◆ **ARTICLE**:
»»

Who gets the family cottage … and how?

Holding onto memories while letting go of ownership

Some of the hardest estate planning decisions are not about dollar values, but about personal values. A prime example is the family cottage, where the memories are many, and the mere mention of letting-go can be painful.

Unfortunately, it’s not much easier on parents who intend to keep it in family hands rather than sell to strangers. Among those you love, it can be even more emotionally troubling to decide when, how and to whom ownership will pass.

To prepare for these tough choices, it’s helpful to have a clear understanding of tax and legal rules so that you can anticipate hurdles and consider options.

Tax liability for parent as seller/transferor

Apart from spousal transfers, a change in beneficial ownership is a taxable disposition. Half the increase in value from the adjusted cost base (ACB) to the fair market value (FMV) is added to the seller/ transferor’s income for that year. The ACB is generally the acquisition price plus capital improvements.

The tax bill could be reduced by claiming the principal residence exemption (PRE), though that would limit use of the PRE on a future disposition of other concurrently owned residential properties.

Options for passing ownership to one or more adult children

In an arm’s-length sale, a seller transfers ownership without control or concern as to how that arm’s length purchaser holds title. In family situations, there are more options that parents may consider:

Direct transfer to one child

Even if little or nothing is paid in return, a full disposition is deemed to occur at FMV for purposes of calculating the capital gain. Thereafter, the child has all rights of ownership.

Adding joint owners

A proportionate disposition is deemed for each added owner. For example, a widowed mother who adds 2 sons is deemed to dispose of 2/3 of the value. The later death of any joint owner is a disposition of that person’s share, with the survivors continuing to own the property together.

Using tenancy-in-common

A parent could direct a specified percentage to transfer to one or more children, to be held as a tenant-in-common. Like joint tenancy, there is a disposition on initial transfer and on an owner’s death, but the deceased’s rights pass to his/her estate, not to the surviving owners.

Tax-deferred trust transfer

Parents over age 65 could transfer the cottage into an alter ego or joint partner trust for their current benefit, with the children as contingent beneficiaries. The property is not deemed disposed until both spouses die, at which time capital gains would be calculated and tax due.

««

◆ **GIVEN DATA**:
»»

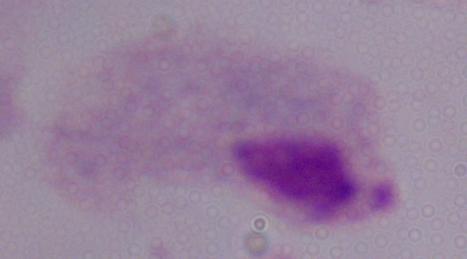

modality = micrograph
identification = trichomonad
magnification = 1000x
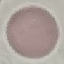

Result: negative for malaria parasites. Acquired by smartphone through the microscope eyepiece. Giemsa stain. Thin blood film. Cell patch, automatically extracted from a larger field of view and resized to 64 × 64 pixels.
Look for Plasmodium parasites.
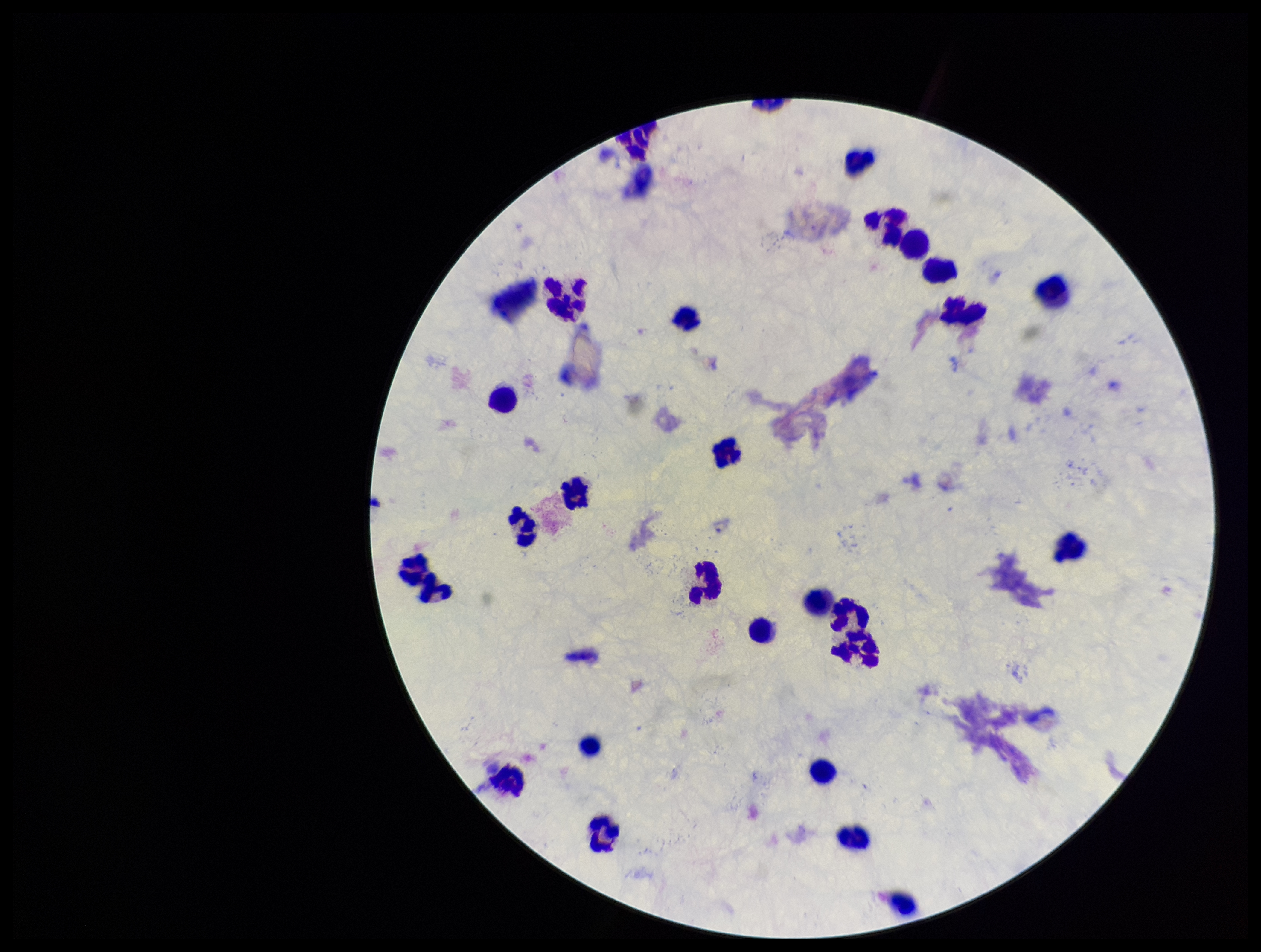
None seen.

Summary:
  - Preparation: thick
  - Parasite count: 0
  - Stain: Giemsa
  - Leukocyte count: 29
  - Field of view: single
  - Patient malaria status: negative
  - Capture: smartphone photograph through the microscope eyepiece
  - Image size: 1261×952 pixels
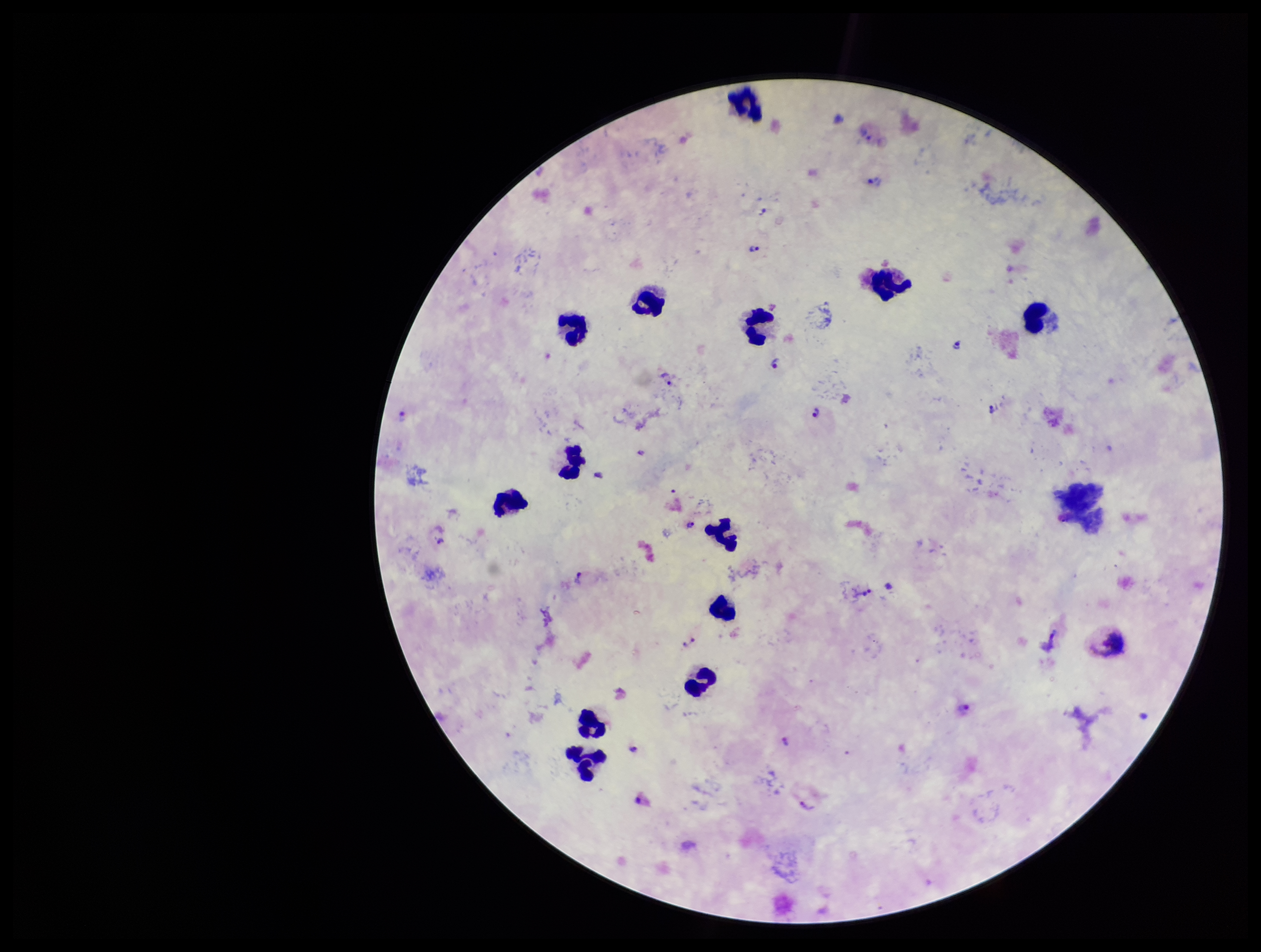

Summary:
  - Preparation: thick
  - Field of view: single
  - Stain: Giemsa
  - Leukocyte count: 13
  - Plasmodium parasites: seen
  - Parasite count: 16
  - Image size: 1261×952 pixels
  - Patient malaria status: infected
  - Capture: smartphone photograph through the microscope eyepiece
  - Species reported for this patient: Plasmodium vivax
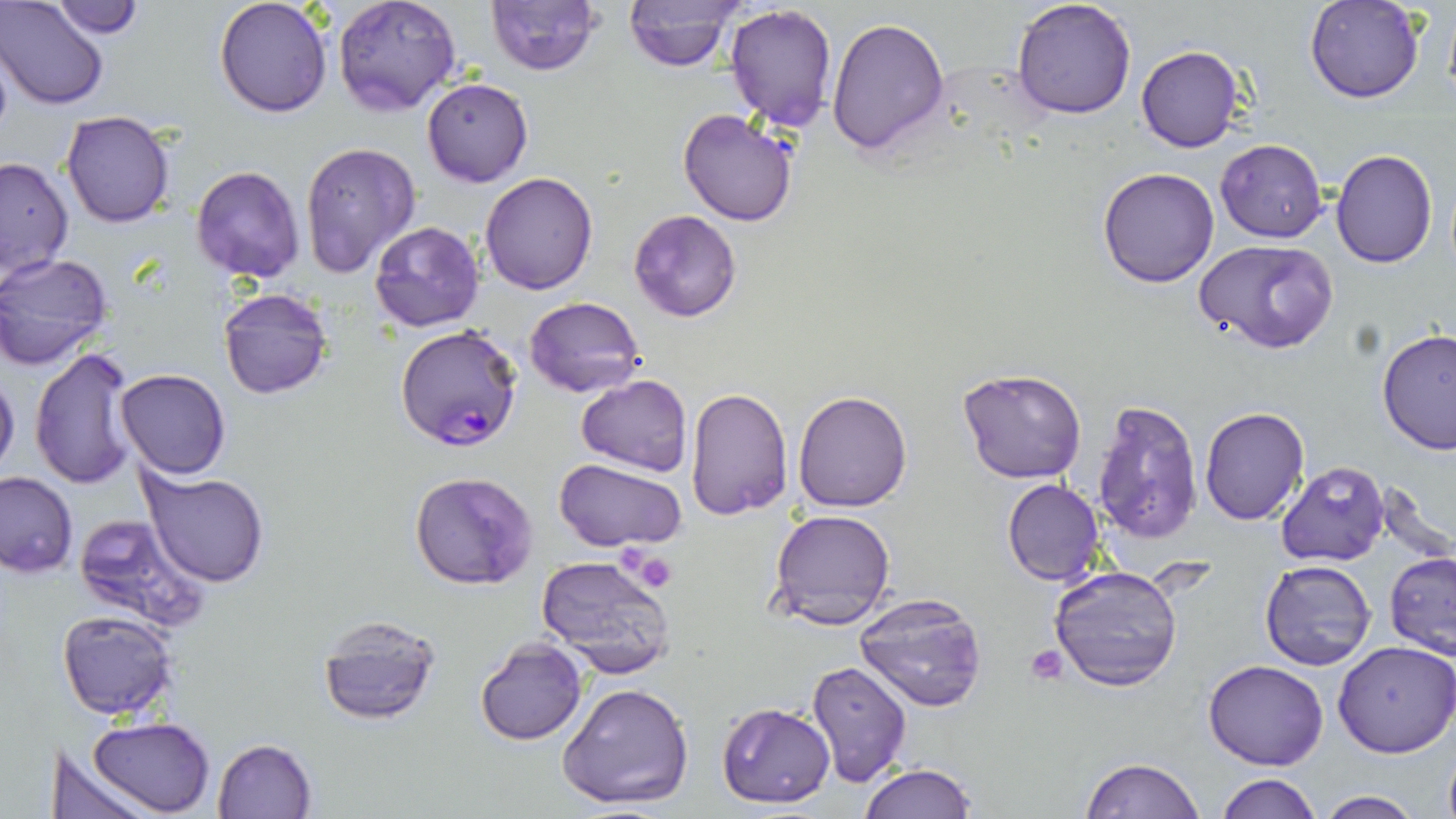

««

◆ **GOAL**: Extract the part of the family cottage article starting at "Some of the" and ending at "and consider options.". You won't need the entries for this.

◆ **WRITTEN ANSWER**:
Some of the hardest estate planning decisions are not about dollar values, but about personal values. A prime example is the family cottage, where the memories are many, and the mere mention of letting-go can be painful.

Unfortunately, it’s not much easier on parents who intend to keep it in family hands rather than sell to strangers. Among those you love, it can be even more emotionally troubling to decide when, how and to whom ownership will pass.

To prepare for these tough choices, it’s helpful to have a clear understanding of tax and legal rules so that you can anticipate hurdles and consider options.